The output is the lines below from the one with "United States, site archbold_FL-29." through the one with "common name: kiwi", both included, printed exactly and with no other line.

### INPUT MATERIAL
==============================
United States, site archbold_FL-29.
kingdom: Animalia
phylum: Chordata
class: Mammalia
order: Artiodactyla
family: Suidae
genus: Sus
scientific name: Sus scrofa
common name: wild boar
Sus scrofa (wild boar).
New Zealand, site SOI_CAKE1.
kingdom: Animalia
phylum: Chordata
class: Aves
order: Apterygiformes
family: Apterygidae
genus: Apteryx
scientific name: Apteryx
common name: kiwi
==============================
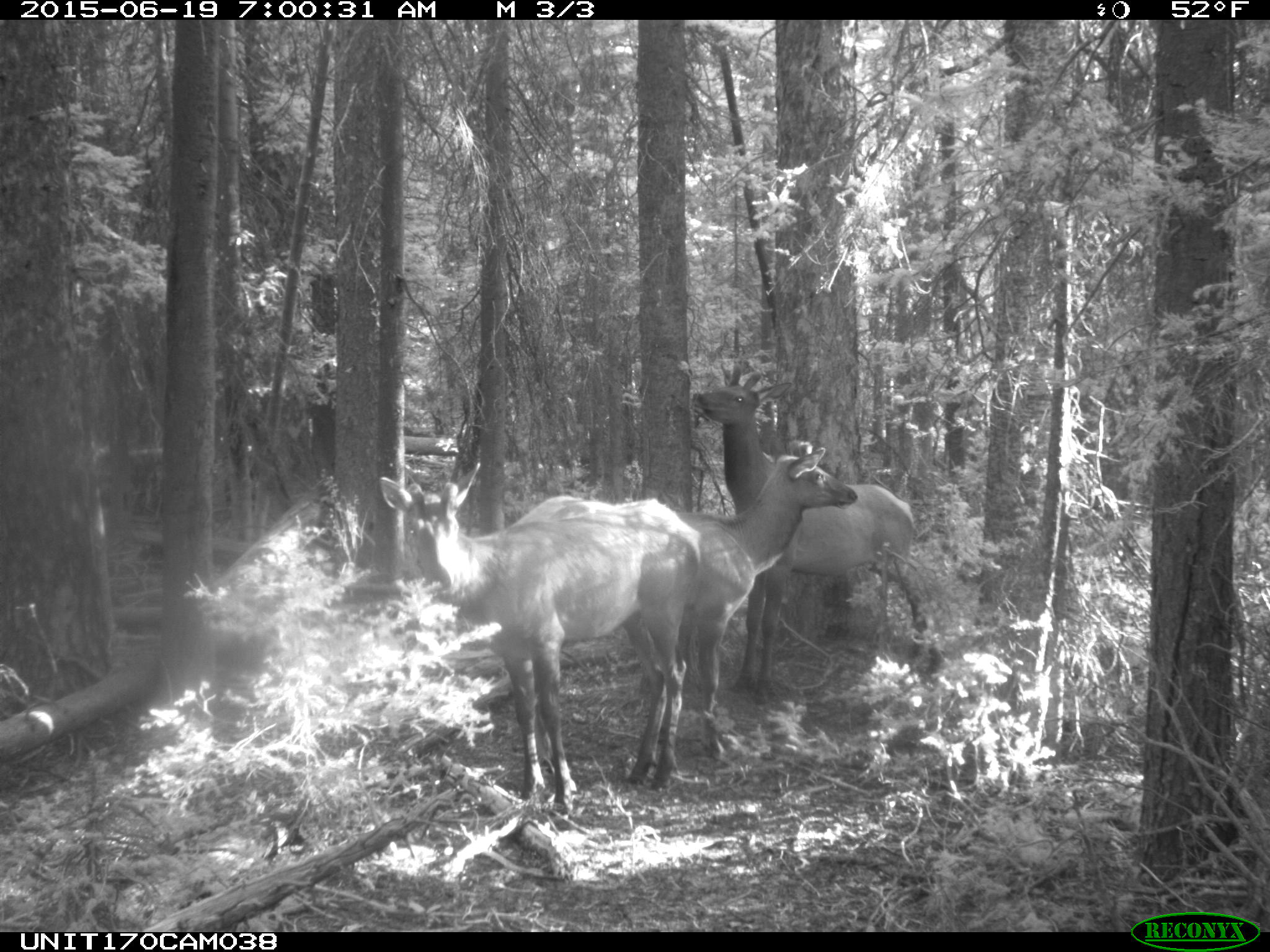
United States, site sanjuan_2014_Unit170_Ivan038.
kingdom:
==============================
### RESULT OF THE TASK
United States, site archbold_FL-29.
kingdom: Animalia
phylum: Chordata
class: Mammalia
order: Artiodactyla
family: Suidae
genus: Sus
scientific name: Sus scrofa
common name: wild boar
Sus scrofa (wild boar).
New Zealand, site SOI_CAKE1.
kingdom: Animalia
phylum: Chordata
class: Aves
order: Apterygiformes
family: Apterygidae
genus: Apteryx
scientific name: Apteryx
common name: kiwi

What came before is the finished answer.